Earlier investments have paid off this year for Barclays. Equities was the best-performing business at its investment bank unit in the third quarter, with revenue rising 23 percent from a year earlier to 645 million pounds ($887 million), the bank said Oct. 30. Revenue from fixed income, currencies and commodities dropped 44 percent to 940 million pounds, the lowest since 2011.

A growing equities headcount would buck the trend in other investment bank operations. European lenders, which eliminated more than 140,000 jobs in two years, will cut at least 5 percent of trading and advisory staff next year, a survey of three London-based investment-bank recruiters showed this month. The reductions could reach 15 percent, according to two of them, who asked not to be named.

Headcount Cuts

“The environment for European equity markets in 2011 and 2012 was challenging,” Beebe said. “This led to headcount cuts, investments in new technology, and some reduction in balance sheet and leverage. Now that revenue has rebounded, most banks should be seeing increased returns in their business.”

Barclays employed 139,200 people in 2012, 24,000 of whom worked in the investment bank, according to its annual report. The lender will eliminate 3,700 jobs this year, bringing the cuts since 2008 to almost 21,000. CEO Antony Jenkins, who took over from Diamond last year, told investors Barclays may trim its workforce by almost a third in the next decade as automation and online banking develop.

Deutsche Bank AG analyst Matt Spick wrote in a report this month that the top investment banks in Europe will need to eliminate 3,000 sales and trading positions in 2014 to cut costs. He predicted the bulk of reductions will take place in fixed income, while more productivity may be needed in equities.

Market Share

Beebe said Barclays is increasing its market share of stock trading relative to competitors.
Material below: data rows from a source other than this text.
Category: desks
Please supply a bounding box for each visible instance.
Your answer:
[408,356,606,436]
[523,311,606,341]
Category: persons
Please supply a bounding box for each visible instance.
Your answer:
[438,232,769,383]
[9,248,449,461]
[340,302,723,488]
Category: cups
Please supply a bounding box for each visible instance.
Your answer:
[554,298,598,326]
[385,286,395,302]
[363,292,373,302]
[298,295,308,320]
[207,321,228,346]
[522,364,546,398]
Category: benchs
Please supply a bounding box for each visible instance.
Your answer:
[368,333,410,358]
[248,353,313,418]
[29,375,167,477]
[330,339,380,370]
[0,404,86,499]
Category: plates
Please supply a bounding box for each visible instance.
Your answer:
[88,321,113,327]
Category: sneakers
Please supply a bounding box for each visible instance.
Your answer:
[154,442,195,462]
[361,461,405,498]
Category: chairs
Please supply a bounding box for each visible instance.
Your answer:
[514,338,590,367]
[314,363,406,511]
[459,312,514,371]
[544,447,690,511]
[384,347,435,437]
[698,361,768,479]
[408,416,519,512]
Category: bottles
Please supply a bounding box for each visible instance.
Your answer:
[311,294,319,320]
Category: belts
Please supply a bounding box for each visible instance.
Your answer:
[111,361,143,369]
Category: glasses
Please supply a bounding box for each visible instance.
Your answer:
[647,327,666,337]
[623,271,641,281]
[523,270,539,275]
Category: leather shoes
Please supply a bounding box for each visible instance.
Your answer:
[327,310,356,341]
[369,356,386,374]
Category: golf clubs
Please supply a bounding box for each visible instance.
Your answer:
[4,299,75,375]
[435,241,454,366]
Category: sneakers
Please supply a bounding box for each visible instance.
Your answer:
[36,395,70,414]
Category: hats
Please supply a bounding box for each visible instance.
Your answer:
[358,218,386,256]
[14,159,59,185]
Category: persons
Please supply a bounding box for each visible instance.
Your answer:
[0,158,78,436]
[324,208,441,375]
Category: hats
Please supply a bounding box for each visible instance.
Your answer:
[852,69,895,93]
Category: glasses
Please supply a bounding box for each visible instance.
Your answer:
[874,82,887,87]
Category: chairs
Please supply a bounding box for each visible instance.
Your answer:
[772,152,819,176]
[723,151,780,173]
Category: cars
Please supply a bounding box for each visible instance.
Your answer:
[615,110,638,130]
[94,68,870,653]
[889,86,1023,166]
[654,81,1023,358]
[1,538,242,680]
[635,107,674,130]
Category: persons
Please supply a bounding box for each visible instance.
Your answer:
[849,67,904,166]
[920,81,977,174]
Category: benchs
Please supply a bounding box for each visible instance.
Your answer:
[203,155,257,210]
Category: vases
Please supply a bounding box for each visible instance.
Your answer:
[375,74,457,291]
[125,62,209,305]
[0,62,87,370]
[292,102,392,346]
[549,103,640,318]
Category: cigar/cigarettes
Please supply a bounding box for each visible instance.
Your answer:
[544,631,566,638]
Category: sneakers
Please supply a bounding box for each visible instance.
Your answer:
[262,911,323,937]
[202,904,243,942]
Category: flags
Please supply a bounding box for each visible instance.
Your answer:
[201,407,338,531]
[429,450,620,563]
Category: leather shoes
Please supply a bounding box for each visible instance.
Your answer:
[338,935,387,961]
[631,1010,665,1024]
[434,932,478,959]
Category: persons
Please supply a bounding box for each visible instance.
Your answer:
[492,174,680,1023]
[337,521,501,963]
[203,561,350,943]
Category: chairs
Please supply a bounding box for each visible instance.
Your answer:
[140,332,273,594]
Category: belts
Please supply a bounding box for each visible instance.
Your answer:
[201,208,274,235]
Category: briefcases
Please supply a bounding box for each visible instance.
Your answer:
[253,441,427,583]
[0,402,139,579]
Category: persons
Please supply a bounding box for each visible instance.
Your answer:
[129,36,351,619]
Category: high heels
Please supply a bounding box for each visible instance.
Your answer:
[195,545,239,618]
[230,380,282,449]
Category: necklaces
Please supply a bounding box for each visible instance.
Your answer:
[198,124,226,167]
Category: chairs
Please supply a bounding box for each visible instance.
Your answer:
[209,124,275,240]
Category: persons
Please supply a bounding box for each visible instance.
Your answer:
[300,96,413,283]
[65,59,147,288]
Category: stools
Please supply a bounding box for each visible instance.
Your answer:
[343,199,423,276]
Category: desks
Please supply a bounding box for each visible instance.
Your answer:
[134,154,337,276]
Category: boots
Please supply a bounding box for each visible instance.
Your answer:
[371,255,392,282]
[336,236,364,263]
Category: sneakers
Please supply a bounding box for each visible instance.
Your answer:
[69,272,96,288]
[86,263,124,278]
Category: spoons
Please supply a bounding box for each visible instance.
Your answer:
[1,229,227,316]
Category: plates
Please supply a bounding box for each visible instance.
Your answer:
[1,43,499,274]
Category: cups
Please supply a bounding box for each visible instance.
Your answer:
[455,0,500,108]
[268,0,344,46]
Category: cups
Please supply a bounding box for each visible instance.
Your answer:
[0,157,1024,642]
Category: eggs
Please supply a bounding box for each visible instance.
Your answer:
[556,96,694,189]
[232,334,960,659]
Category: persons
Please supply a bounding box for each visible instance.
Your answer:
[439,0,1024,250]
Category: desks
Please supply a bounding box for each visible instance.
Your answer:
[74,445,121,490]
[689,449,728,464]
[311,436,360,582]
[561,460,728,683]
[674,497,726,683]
He said the lender doesn’t plan to retreat from European equities to focus more on the U.K.

Barclays now does research on more than 700 stocks in Europe, up from more than 130 in 2009, according to the bank’s press office. The bank is the third-largest broker by volume in the London Stock Exchange, up from No. 7 in March 2010, according to Richard Evans, chief operating officer for equities in Europe, the Middle East and Africa. Revenue from equity capital markets at Barclays may climb 26 percent this year, according to JPMorgan Chase & Co. estimates.

European shares are likely to rise for a third year in 2014 amid an economic recovery and as many investors still hold fewer of the securities than are represented in asset-allocation models, according to Beebe. Barclays forecasts European stocks will rise 27 percent next year.

“Most of the new money coming into European equities has been from global equity funds as opposed to fixed income,” he said. “So the great rotation from bonds to equities may yet happen. But even within the equity universe, Europe is seen as an attractive investment opportunity.”